Unfortunately, we didn’t have the rhinos to ourselves for long and other game-drive vehicles started to arrive. With our perfect spell broken, we headed off and back towards our chalet.
In the late afternoon we set out on our early evening game drive.
We found the rhino back out on the pans. This time there were two mothers with young, rumbunctious calves who seemed set on pestering their elders. One of the youngsters, not getting any response from the other rhinos decided to confront a wildebeest, which showed a bit of aggression back causing the young rhino to take refuge behind its mother. For the next thirty minutes, we stayed and watched the herd of rhinos go about their business before they headed off into the bush for the evening. This gave us time to watch some of the other wildlife, including a feeding giraffe, before settling in once again to watch another glorious sunset.
About Kharma Rhino Sanctuary
The Khama Rhino Sanctuary (KRS) is a community-based wildlife project, established in 1992 to assist in saving the vanishing rhinoceros, restore an area formerly teeming with wildlife to its previous natural state and provide economic benefits to the local Botswana community through tourism and the sustainable use of natural resources.
Covering approximately, 8585 hectares of Kalahari Sandveld, the sanctuary provides prime habitat for white and black rhino as well as over 30 other animal species and more than 230 species of birds.
Planning your visit to Kharma Sanctuary
Khama Rhino Sanctuary is situated on the main road between Serowe and Orapa.
Listed below are some of the possible ways to get there.
- If you are travelling from Serowe, leave town on the road opposite the main mall and turn left at the T-junction with the Orapa road. KRST is about 25km northwards through Paje on the Orapa road.
- If you are coming from Palapye, turn north to Orapa before you come to Serowe.
- If you are coming from Orapa, follow the road south for about 180k
|Hours:||Khama Rhino Sanctuary opens every day at 7:00am and closes at 7:00pm|
|Fees:||Adult 96.85 pula ($7.50) Children 48.45 pula ($3.7).

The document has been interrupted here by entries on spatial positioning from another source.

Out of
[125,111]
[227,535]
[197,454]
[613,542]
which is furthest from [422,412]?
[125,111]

Vehicles under 5 tonnes 119.20 pula ($9.20)|
Best time to visit Kharma Rhino Sanctuary
You can visit Khama Rhino all year round but the winter months, from June – August are much cooler. The dry months are better for camping, from April/May until November.
Where to stay
KHARMA RHINO SANCTUARY ACCOMMODATION
Khama Rhino Sanctuary has a variety of accommodation facilities.

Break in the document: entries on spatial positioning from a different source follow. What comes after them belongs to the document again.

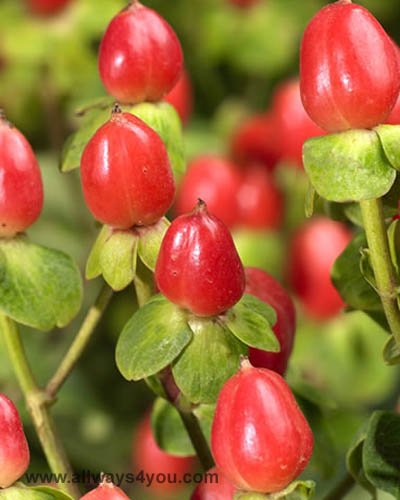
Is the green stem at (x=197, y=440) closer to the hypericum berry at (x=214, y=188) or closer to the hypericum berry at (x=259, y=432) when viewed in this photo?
the hypericum berry at (x=259, y=432)

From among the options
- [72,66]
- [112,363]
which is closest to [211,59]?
[72,66]

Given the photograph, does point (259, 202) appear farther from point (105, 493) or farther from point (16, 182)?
point (105, 493)

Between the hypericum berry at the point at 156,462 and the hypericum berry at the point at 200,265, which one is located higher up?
the hypericum berry at the point at 200,265

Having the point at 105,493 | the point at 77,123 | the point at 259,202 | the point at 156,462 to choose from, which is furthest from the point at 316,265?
the point at 105,493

here are 22 campsites, including sites for large groups. The central feature of each site is a large Mokongwa tree which provides both character and shade. There is also a fireplace, braai stands with a grill, and a tap with a birdbath. The campsites are served by two communal ablution blocks. All our campsites have no power points.

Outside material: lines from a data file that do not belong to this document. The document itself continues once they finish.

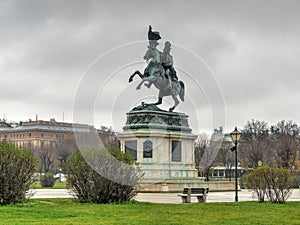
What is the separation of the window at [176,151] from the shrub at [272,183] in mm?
13571

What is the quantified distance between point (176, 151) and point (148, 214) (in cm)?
2003

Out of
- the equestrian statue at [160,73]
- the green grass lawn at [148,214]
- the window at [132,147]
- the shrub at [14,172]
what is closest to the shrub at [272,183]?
the green grass lawn at [148,214]

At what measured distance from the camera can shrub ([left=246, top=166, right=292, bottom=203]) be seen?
76.5ft

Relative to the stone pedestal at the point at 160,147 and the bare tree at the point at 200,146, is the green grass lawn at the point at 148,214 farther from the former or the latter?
the bare tree at the point at 200,146

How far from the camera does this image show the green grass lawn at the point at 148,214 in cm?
1571

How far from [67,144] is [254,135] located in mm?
34907

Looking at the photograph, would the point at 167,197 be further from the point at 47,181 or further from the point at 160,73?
the point at 47,181

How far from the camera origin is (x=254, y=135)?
9844 cm

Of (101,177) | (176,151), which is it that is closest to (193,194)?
(101,177)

There are eight chalets to choose from located in different areas. Bedding &towels, braai facilities, bar fridge and electric kettle will be provided for all the chalets. Electric kettle and bar fridge is not available in the A-frame chalet since it does not have power. Basic cooking utensils are no longer provided. Clients can bring their own or use The Restaurant to buy meals. The chalets are A, B, C, D, E, F, G and A-frame.
A & B accommodate two people each. They each sleep one couple, holding one double bed.
C & D are located at Makongwa Camp, accommodates four people each and has two rooms and two beds in each room.
F & G chalets are next to the restaurant area. Each chalet has two rooms and two beds in each room.
A-Frame Chalet is situated on the edge of the Serwe pan. This is a two-storey chalet which sleeps up to six people. A- Frame has a separate bush toilet and a hot shower. This chalet was designed to give an African way of bush life. This chalet does not have electricity, but lantern lamps are available.